What you will do
Locate each line below that contains the string "solar" and copy those lines out in full. Case matters, so only matches with the same capitalization count.

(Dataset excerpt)
※ ※ ※

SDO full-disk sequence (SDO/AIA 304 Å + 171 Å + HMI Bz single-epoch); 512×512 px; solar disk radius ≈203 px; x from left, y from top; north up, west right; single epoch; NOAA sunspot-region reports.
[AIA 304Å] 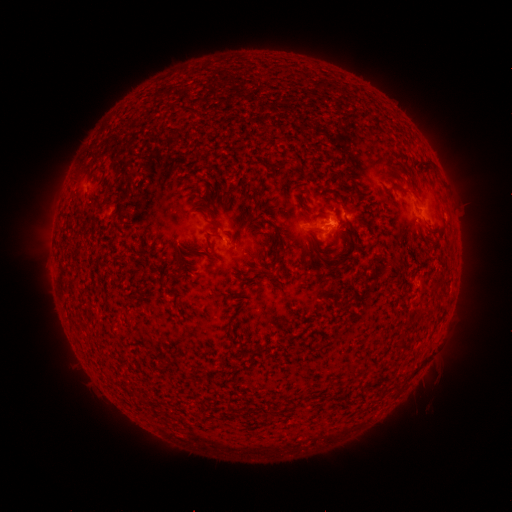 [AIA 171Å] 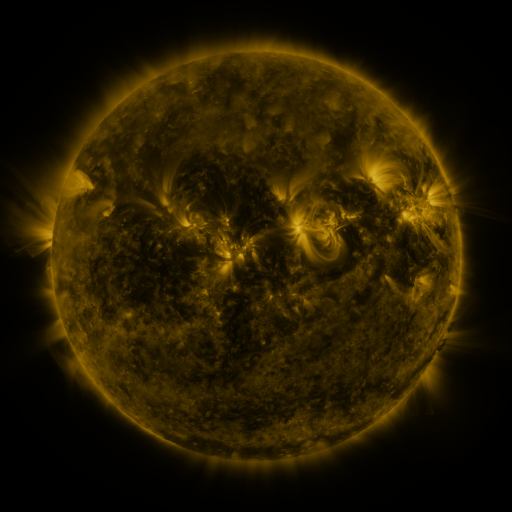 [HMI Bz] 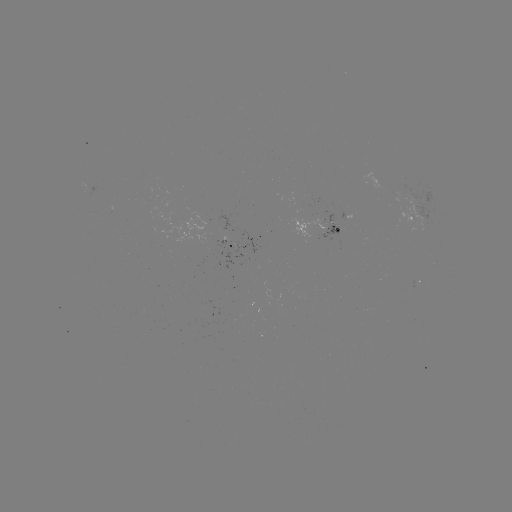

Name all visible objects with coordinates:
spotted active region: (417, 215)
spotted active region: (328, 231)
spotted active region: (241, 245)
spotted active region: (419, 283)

※ ※ ※

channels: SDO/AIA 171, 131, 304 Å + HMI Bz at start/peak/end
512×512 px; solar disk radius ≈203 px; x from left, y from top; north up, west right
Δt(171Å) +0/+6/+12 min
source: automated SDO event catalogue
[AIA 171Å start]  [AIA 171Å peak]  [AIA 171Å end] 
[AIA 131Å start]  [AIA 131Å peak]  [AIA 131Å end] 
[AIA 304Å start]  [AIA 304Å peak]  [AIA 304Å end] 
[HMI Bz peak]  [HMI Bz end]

※ ※ ※

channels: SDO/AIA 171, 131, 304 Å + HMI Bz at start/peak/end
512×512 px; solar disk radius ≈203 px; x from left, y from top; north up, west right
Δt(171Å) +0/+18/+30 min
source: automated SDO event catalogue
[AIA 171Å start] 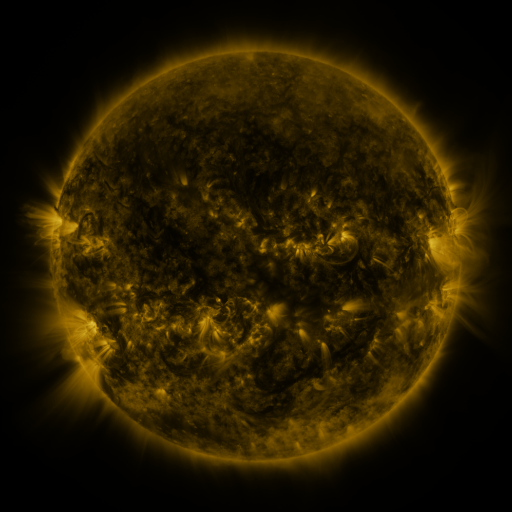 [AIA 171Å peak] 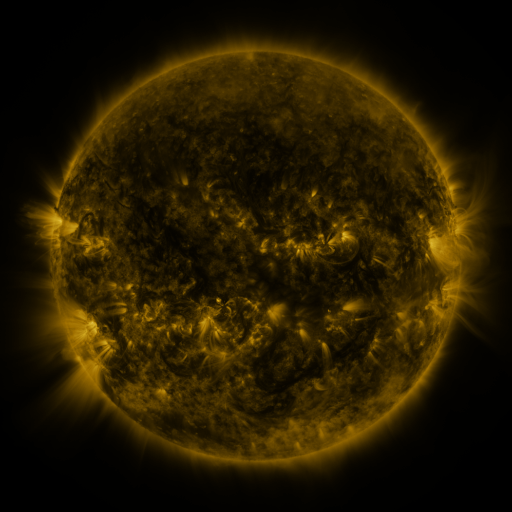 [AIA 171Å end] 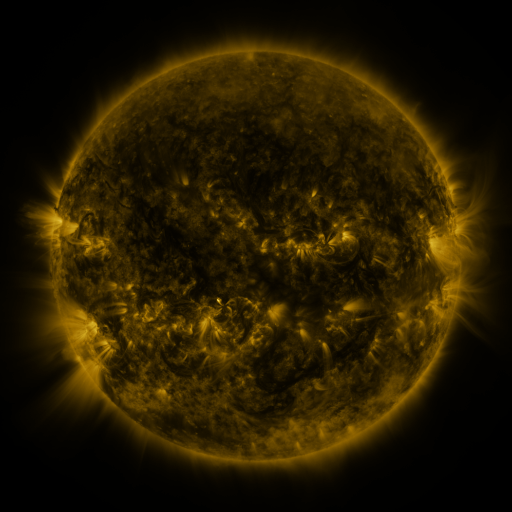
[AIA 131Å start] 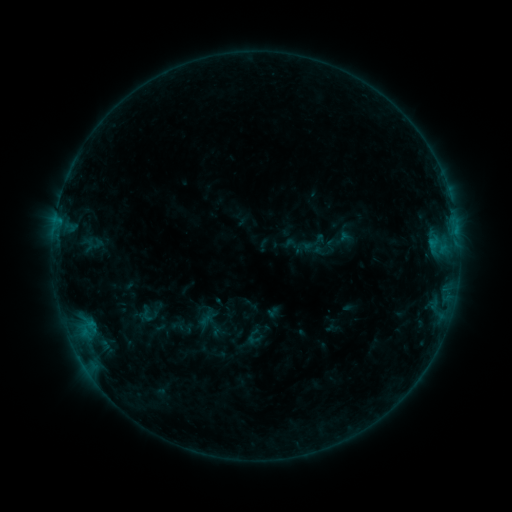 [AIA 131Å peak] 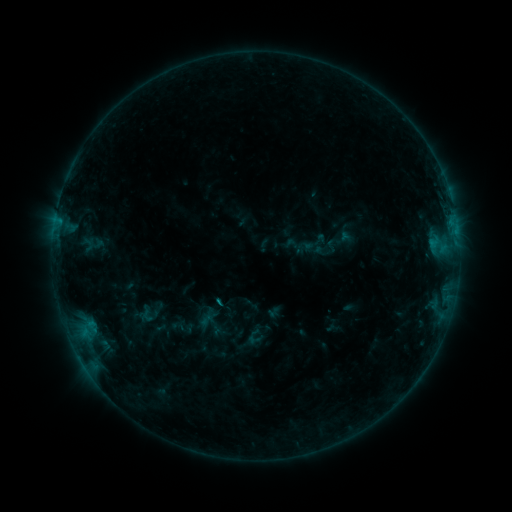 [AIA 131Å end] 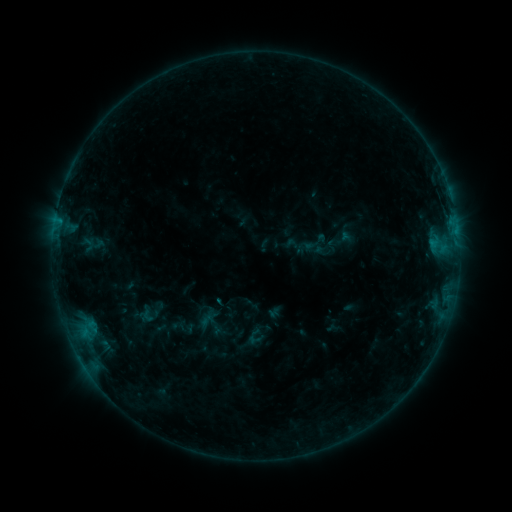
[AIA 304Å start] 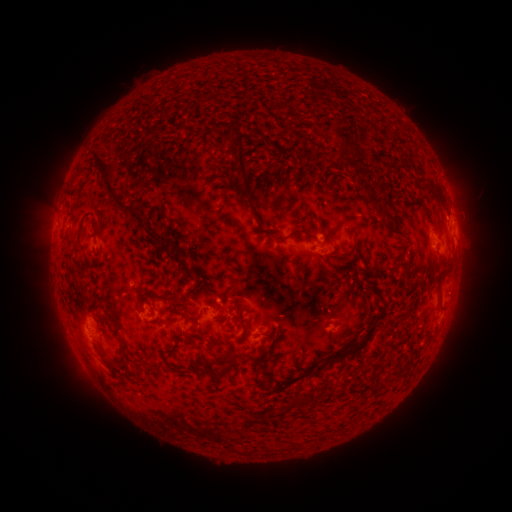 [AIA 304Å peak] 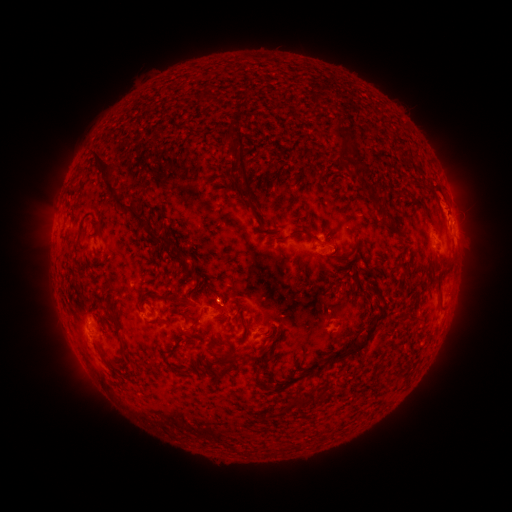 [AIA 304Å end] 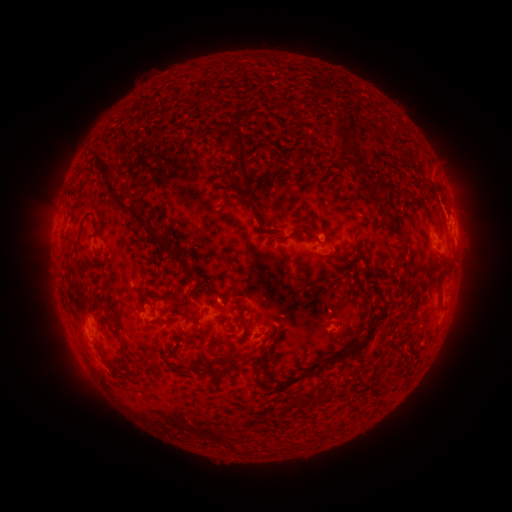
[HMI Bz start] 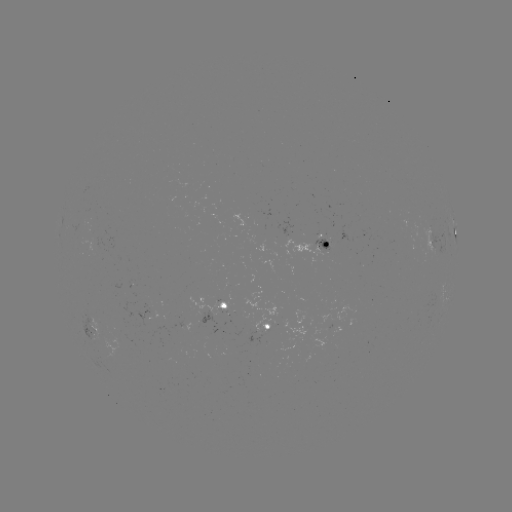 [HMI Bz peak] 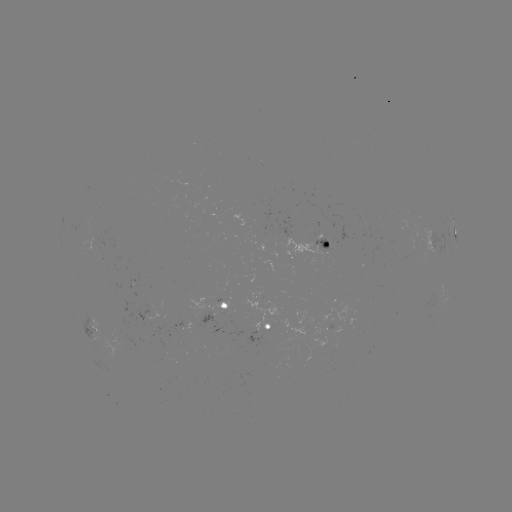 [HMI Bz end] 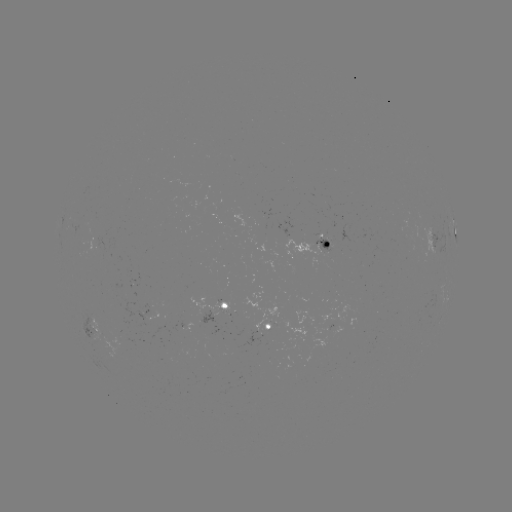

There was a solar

※ ※ ※

Result below
SDO full-disk sequence (SDO/AIA 304 Å + 171 Å + HMI Bz single-epoch); 512×512 px; solar disk radius ≈203 px; x from left, y from top; north up, west right; single epoch; NOAA sunspot-region reports.
512×512 px; solar disk radius ≈203 px; x from left, y from top; north up, west right
512×512 px; solar disk radius ≈203 px; x from left, y from top; north up, west right
There was a solar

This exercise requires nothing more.